Et c’est en ce point qu’intervient l’hypothèse de la politique-fiction : cette menace, cet avertissement aurait été reçu cinq sur cinq par d’autres élites, peut-être moins éclairées, mais avec des gros moyens et de grands intérêts et, surtout extrêmement sensibles à la sécurité de leur immense fortune et à la permanence de leur bien-être.
Il faut faire la supposition qu’elles auraient parfaitement compris, ces élites, que l’avertissement était exact, mais elles n’auraient pas conclu de cette évidence, devenue au fil des années de plus en plus indiscutable, qu’elles allaient devoir payer, et payer cher, le retournement de la Terre sur elle-même. Elles auraient été assez éclairées pour enregistrer l’alerte, mais trop peu éclairées pour en partager publiquement le résultat.
Au contraire, elles auraient tiré deux conséquences qui aboutissent aujourd’hui à l’élection d’Ubu roi à la Maison-Blanche : « Premièrement, oui, il va falloir payer cher ce retournement, mais les pots cassés ce sont les autres qui vont les payer, certainement pas nous ; et deuxièmement cette vérité de moins en moins discutable du Nouveau régime Climatique, nous allons en nier jusqu’à l’existence. »
Ce sont ces deux décisions qui permettent de relier ce qui est appelé à partie des années 1980 la « dérégulation » ou le « démantèlement de l’État-providence » ; à partir des années 2000 le « climat-négationnisme » et surtout, depuis quarante ans, l’explosion des inégalités.
Si l’hypothèse est juste, tout cela participe du même phénomène : les élites ont été si bien convaincues qu’il n’y aurait pas de vie future pour tout le monde qu’elles ont décidé de se débarrasser au plus vite de tous les fardeaux de la solidarité – c’est la dérégulation ; qu’il fallait construire une sorte de forteresse dorée pour les quelques pour-cent qui allaient pouvoir s’en tirer – c’est l’explosion des inégalités ; et que pour dissimuler l’égoïsme crasse d’une telle fuite hors du monde commun, il fallait absolument rejeter la menace à l’origine de cette fuite éperdue – c’est la dénégation de la mutation climatique.

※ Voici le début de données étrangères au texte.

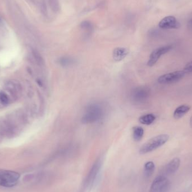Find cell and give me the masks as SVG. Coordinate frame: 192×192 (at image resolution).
I'll return each instance as SVG.
<instances>
[{
	"label": "cell",
	"instance_id": "7c38bea8",
	"mask_svg": "<svg viewBox=\"0 0 192 192\" xmlns=\"http://www.w3.org/2000/svg\"><path fill=\"white\" fill-rule=\"evenodd\" d=\"M191 107L187 105L179 106L174 112L173 117L175 119H179L184 117L188 112L189 111Z\"/></svg>",
	"mask_w": 192,
	"mask_h": 192
},
{
	"label": "cell",
	"instance_id": "e0dca14e",
	"mask_svg": "<svg viewBox=\"0 0 192 192\" xmlns=\"http://www.w3.org/2000/svg\"><path fill=\"white\" fill-rule=\"evenodd\" d=\"M33 54H34V57L36 60L37 62H38L39 65H42L44 64V60L42 59V57H41V55L38 54L37 52L34 51L33 52Z\"/></svg>",
	"mask_w": 192,
	"mask_h": 192
},
{
	"label": "cell",
	"instance_id": "9c48e42d",
	"mask_svg": "<svg viewBox=\"0 0 192 192\" xmlns=\"http://www.w3.org/2000/svg\"><path fill=\"white\" fill-rule=\"evenodd\" d=\"M6 89L14 96H18V95L21 91V87L19 83L15 80H11L6 83L5 84Z\"/></svg>",
	"mask_w": 192,
	"mask_h": 192
},
{
	"label": "cell",
	"instance_id": "44dd1931",
	"mask_svg": "<svg viewBox=\"0 0 192 192\" xmlns=\"http://www.w3.org/2000/svg\"><path fill=\"white\" fill-rule=\"evenodd\" d=\"M188 27H189L190 28H192V19H191V20H190L189 22H188Z\"/></svg>",
	"mask_w": 192,
	"mask_h": 192
},
{
	"label": "cell",
	"instance_id": "d6986e66",
	"mask_svg": "<svg viewBox=\"0 0 192 192\" xmlns=\"http://www.w3.org/2000/svg\"><path fill=\"white\" fill-rule=\"evenodd\" d=\"M80 27L84 29L91 30L92 29V25L91 23L89 22H82L80 24Z\"/></svg>",
	"mask_w": 192,
	"mask_h": 192
},
{
	"label": "cell",
	"instance_id": "4fadbf2b",
	"mask_svg": "<svg viewBox=\"0 0 192 192\" xmlns=\"http://www.w3.org/2000/svg\"><path fill=\"white\" fill-rule=\"evenodd\" d=\"M156 119V117L153 114H149L144 115L139 117V121L142 124L149 125H151L154 122Z\"/></svg>",
	"mask_w": 192,
	"mask_h": 192
},
{
	"label": "cell",
	"instance_id": "2e32d148",
	"mask_svg": "<svg viewBox=\"0 0 192 192\" xmlns=\"http://www.w3.org/2000/svg\"><path fill=\"white\" fill-rule=\"evenodd\" d=\"M58 62L61 66L66 67L73 64L74 60L71 57H62L60 58L58 60Z\"/></svg>",
	"mask_w": 192,
	"mask_h": 192
},
{
	"label": "cell",
	"instance_id": "ac0fdd59",
	"mask_svg": "<svg viewBox=\"0 0 192 192\" xmlns=\"http://www.w3.org/2000/svg\"><path fill=\"white\" fill-rule=\"evenodd\" d=\"M0 100L1 102L4 104H8L9 102V99H8V96L6 95L5 93L1 92L0 93Z\"/></svg>",
	"mask_w": 192,
	"mask_h": 192
},
{
	"label": "cell",
	"instance_id": "7402d4cb",
	"mask_svg": "<svg viewBox=\"0 0 192 192\" xmlns=\"http://www.w3.org/2000/svg\"><path fill=\"white\" fill-rule=\"evenodd\" d=\"M190 127L192 128V115L190 117Z\"/></svg>",
	"mask_w": 192,
	"mask_h": 192
},
{
	"label": "cell",
	"instance_id": "3957f363",
	"mask_svg": "<svg viewBox=\"0 0 192 192\" xmlns=\"http://www.w3.org/2000/svg\"><path fill=\"white\" fill-rule=\"evenodd\" d=\"M20 174L13 171L0 169V185L5 187H13L17 183Z\"/></svg>",
	"mask_w": 192,
	"mask_h": 192
},
{
	"label": "cell",
	"instance_id": "5b68a950",
	"mask_svg": "<svg viewBox=\"0 0 192 192\" xmlns=\"http://www.w3.org/2000/svg\"><path fill=\"white\" fill-rule=\"evenodd\" d=\"M150 95V89L147 87L135 88L132 92L131 97L134 101L138 103L144 102Z\"/></svg>",
	"mask_w": 192,
	"mask_h": 192
},
{
	"label": "cell",
	"instance_id": "7a4b0ae2",
	"mask_svg": "<svg viewBox=\"0 0 192 192\" xmlns=\"http://www.w3.org/2000/svg\"><path fill=\"white\" fill-rule=\"evenodd\" d=\"M169 139V135L168 134H160L154 137L147 141L141 147L139 153L141 154L148 153L153 151L160 147L163 146Z\"/></svg>",
	"mask_w": 192,
	"mask_h": 192
},
{
	"label": "cell",
	"instance_id": "5bb4252c",
	"mask_svg": "<svg viewBox=\"0 0 192 192\" xmlns=\"http://www.w3.org/2000/svg\"><path fill=\"white\" fill-rule=\"evenodd\" d=\"M144 135V129L139 126L134 127L133 128V137L135 141H141Z\"/></svg>",
	"mask_w": 192,
	"mask_h": 192
},
{
	"label": "cell",
	"instance_id": "ffe728a7",
	"mask_svg": "<svg viewBox=\"0 0 192 192\" xmlns=\"http://www.w3.org/2000/svg\"><path fill=\"white\" fill-rule=\"evenodd\" d=\"M183 71L185 73H192V61L190 62L187 63L184 68V70Z\"/></svg>",
	"mask_w": 192,
	"mask_h": 192
},
{
	"label": "cell",
	"instance_id": "9a60e30c",
	"mask_svg": "<svg viewBox=\"0 0 192 192\" xmlns=\"http://www.w3.org/2000/svg\"><path fill=\"white\" fill-rule=\"evenodd\" d=\"M155 169V165L154 163L152 161H149L145 163L144 170V174L147 176H150L154 172Z\"/></svg>",
	"mask_w": 192,
	"mask_h": 192
},
{
	"label": "cell",
	"instance_id": "52a82bcc",
	"mask_svg": "<svg viewBox=\"0 0 192 192\" xmlns=\"http://www.w3.org/2000/svg\"><path fill=\"white\" fill-rule=\"evenodd\" d=\"M172 49L171 46H163L161 47L158 49H155L153 51H152L149 58L148 61L147 62V65L149 66H153L156 64L160 57L163 54L168 53Z\"/></svg>",
	"mask_w": 192,
	"mask_h": 192
},
{
	"label": "cell",
	"instance_id": "603a6c76",
	"mask_svg": "<svg viewBox=\"0 0 192 192\" xmlns=\"http://www.w3.org/2000/svg\"><path fill=\"white\" fill-rule=\"evenodd\" d=\"M1 23V19H0V23Z\"/></svg>",
	"mask_w": 192,
	"mask_h": 192
},
{
	"label": "cell",
	"instance_id": "8992f818",
	"mask_svg": "<svg viewBox=\"0 0 192 192\" xmlns=\"http://www.w3.org/2000/svg\"><path fill=\"white\" fill-rule=\"evenodd\" d=\"M169 186V181L165 176H158L154 179L152 184L150 192H165Z\"/></svg>",
	"mask_w": 192,
	"mask_h": 192
},
{
	"label": "cell",
	"instance_id": "30bf717a",
	"mask_svg": "<svg viewBox=\"0 0 192 192\" xmlns=\"http://www.w3.org/2000/svg\"><path fill=\"white\" fill-rule=\"evenodd\" d=\"M180 165V160L178 158H174L170 161L166 166V173L169 175L175 173L178 170Z\"/></svg>",
	"mask_w": 192,
	"mask_h": 192
},
{
	"label": "cell",
	"instance_id": "277c9868",
	"mask_svg": "<svg viewBox=\"0 0 192 192\" xmlns=\"http://www.w3.org/2000/svg\"><path fill=\"white\" fill-rule=\"evenodd\" d=\"M184 71H176L170 73L160 76L158 78V82L160 84H171L181 80L185 76Z\"/></svg>",
	"mask_w": 192,
	"mask_h": 192
},
{
	"label": "cell",
	"instance_id": "8fae6325",
	"mask_svg": "<svg viewBox=\"0 0 192 192\" xmlns=\"http://www.w3.org/2000/svg\"><path fill=\"white\" fill-rule=\"evenodd\" d=\"M128 50L127 49L124 47H117L114 49L112 53V56L114 59L117 61H120L123 59H124L125 57L127 56L128 54Z\"/></svg>",
	"mask_w": 192,
	"mask_h": 192
},
{
	"label": "cell",
	"instance_id": "6da1fadb",
	"mask_svg": "<svg viewBox=\"0 0 192 192\" xmlns=\"http://www.w3.org/2000/svg\"><path fill=\"white\" fill-rule=\"evenodd\" d=\"M104 109L97 103H92L87 107L81 118L83 124H92L100 121L104 116Z\"/></svg>",
	"mask_w": 192,
	"mask_h": 192
},
{
	"label": "cell",
	"instance_id": "ba28073f",
	"mask_svg": "<svg viewBox=\"0 0 192 192\" xmlns=\"http://www.w3.org/2000/svg\"><path fill=\"white\" fill-rule=\"evenodd\" d=\"M159 27L162 29H175L179 27V24L173 16H166L160 21Z\"/></svg>",
	"mask_w": 192,
	"mask_h": 192
}]
</instances>
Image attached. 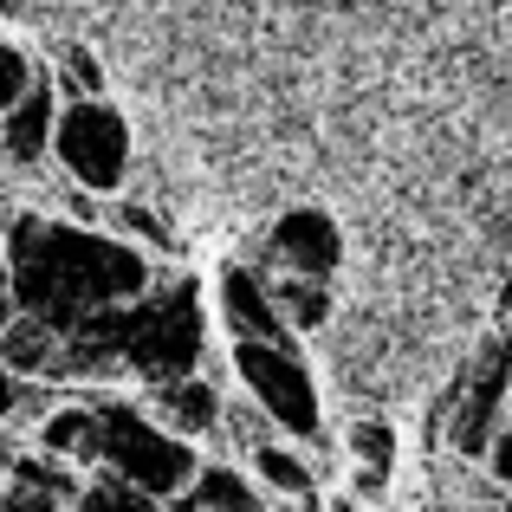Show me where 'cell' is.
I'll use <instances>...</instances> for the list:
<instances>
[{"label": "cell", "mask_w": 512, "mask_h": 512, "mask_svg": "<svg viewBox=\"0 0 512 512\" xmlns=\"http://www.w3.org/2000/svg\"><path fill=\"white\" fill-rule=\"evenodd\" d=\"M52 143H59L65 169L78 175L85 188H117L130 163V143H124V117L98 98H72V111L52 117Z\"/></svg>", "instance_id": "obj_1"}, {"label": "cell", "mask_w": 512, "mask_h": 512, "mask_svg": "<svg viewBox=\"0 0 512 512\" xmlns=\"http://www.w3.org/2000/svg\"><path fill=\"white\" fill-rule=\"evenodd\" d=\"M234 357H240V376L253 383V396H260L266 409L292 428V435H312V428H318V402H312L305 370L292 363V350L273 344V338H240Z\"/></svg>", "instance_id": "obj_2"}, {"label": "cell", "mask_w": 512, "mask_h": 512, "mask_svg": "<svg viewBox=\"0 0 512 512\" xmlns=\"http://www.w3.org/2000/svg\"><path fill=\"white\" fill-rule=\"evenodd\" d=\"M52 117H59V104H52V85H26L20 98L0 111V150H7L13 163H33V156L52 143Z\"/></svg>", "instance_id": "obj_3"}, {"label": "cell", "mask_w": 512, "mask_h": 512, "mask_svg": "<svg viewBox=\"0 0 512 512\" xmlns=\"http://www.w3.org/2000/svg\"><path fill=\"white\" fill-rule=\"evenodd\" d=\"M279 253H286L292 273H312L318 279V273L338 266V227H331L318 208H299V214L279 221Z\"/></svg>", "instance_id": "obj_4"}, {"label": "cell", "mask_w": 512, "mask_h": 512, "mask_svg": "<svg viewBox=\"0 0 512 512\" xmlns=\"http://www.w3.org/2000/svg\"><path fill=\"white\" fill-rule=\"evenodd\" d=\"M214 415H221V402H214L208 383H195V376H182V383H163L150 396V422L169 428V435H201V428H214Z\"/></svg>", "instance_id": "obj_5"}, {"label": "cell", "mask_w": 512, "mask_h": 512, "mask_svg": "<svg viewBox=\"0 0 512 512\" xmlns=\"http://www.w3.org/2000/svg\"><path fill=\"white\" fill-rule=\"evenodd\" d=\"M221 292H227L221 312L234 318L240 338H273V344H286V318H279V305H273V292H266V286H253L247 273H227Z\"/></svg>", "instance_id": "obj_6"}, {"label": "cell", "mask_w": 512, "mask_h": 512, "mask_svg": "<svg viewBox=\"0 0 512 512\" xmlns=\"http://www.w3.org/2000/svg\"><path fill=\"white\" fill-rule=\"evenodd\" d=\"M0 363L20 370V376L59 363V350H52V325H46V318H26V325H20V318H7V325H0Z\"/></svg>", "instance_id": "obj_7"}, {"label": "cell", "mask_w": 512, "mask_h": 512, "mask_svg": "<svg viewBox=\"0 0 512 512\" xmlns=\"http://www.w3.org/2000/svg\"><path fill=\"white\" fill-rule=\"evenodd\" d=\"M279 299V318H292V325H325V312H331V299H325V286H318L312 273H299V279H279V286H266Z\"/></svg>", "instance_id": "obj_8"}, {"label": "cell", "mask_w": 512, "mask_h": 512, "mask_svg": "<svg viewBox=\"0 0 512 512\" xmlns=\"http://www.w3.org/2000/svg\"><path fill=\"white\" fill-rule=\"evenodd\" d=\"M253 474H260L266 487H279V493H305V487H312V474H305L286 448H273V441H260V448H253Z\"/></svg>", "instance_id": "obj_9"}, {"label": "cell", "mask_w": 512, "mask_h": 512, "mask_svg": "<svg viewBox=\"0 0 512 512\" xmlns=\"http://www.w3.org/2000/svg\"><path fill=\"white\" fill-rule=\"evenodd\" d=\"M26 85H33V72H26V59H20V52L7 46V39H0V111H7V104L20 98Z\"/></svg>", "instance_id": "obj_10"}, {"label": "cell", "mask_w": 512, "mask_h": 512, "mask_svg": "<svg viewBox=\"0 0 512 512\" xmlns=\"http://www.w3.org/2000/svg\"><path fill=\"white\" fill-rule=\"evenodd\" d=\"M350 441H357V454H363L370 467H383V461H389V428H357Z\"/></svg>", "instance_id": "obj_11"}, {"label": "cell", "mask_w": 512, "mask_h": 512, "mask_svg": "<svg viewBox=\"0 0 512 512\" xmlns=\"http://www.w3.org/2000/svg\"><path fill=\"white\" fill-rule=\"evenodd\" d=\"M85 428H91V415H65V422L52 415V422H46V441H52V448H72V441L85 435Z\"/></svg>", "instance_id": "obj_12"}, {"label": "cell", "mask_w": 512, "mask_h": 512, "mask_svg": "<svg viewBox=\"0 0 512 512\" xmlns=\"http://www.w3.org/2000/svg\"><path fill=\"white\" fill-rule=\"evenodd\" d=\"M20 396H26V376L0 363V415H13V409H20Z\"/></svg>", "instance_id": "obj_13"}, {"label": "cell", "mask_w": 512, "mask_h": 512, "mask_svg": "<svg viewBox=\"0 0 512 512\" xmlns=\"http://www.w3.org/2000/svg\"><path fill=\"white\" fill-rule=\"evenodd\" d=\"M493 474H500V480H512V428H506L500 441H493Z\"/></svg>", "instance_id": "obj_14"}, {"label": "cell", "mask_w": 512, "mask_h": 512, "mask_svg": "<svg viewBox=\"0 0 512 512\" xmlns=\"http://www.w3.org/2000/svg\"><path fill=\"white\" fill-rule=\"evenodd\" d=\"M331 512H357V506H350V500H338V506H331Z\"/></svg>", "instance_id": "obj_15"}]
</instances>
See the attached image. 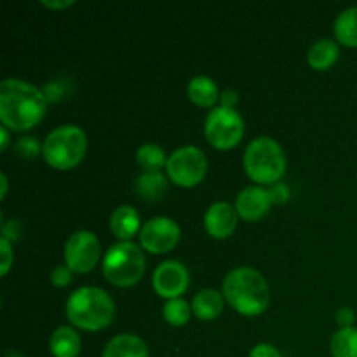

Pour reprendre la métaphore éculée du Titanic : les classes dirigeantes comprennent que le naufrage est assuré ; s’approprient les canots de sauvetage ; demandent à l’orchestre de jouer assez longtemps des berceuses, afin qu’ils profitent de la nuit noire pour se carapater avant que la gîte excessive alerte les autres classes !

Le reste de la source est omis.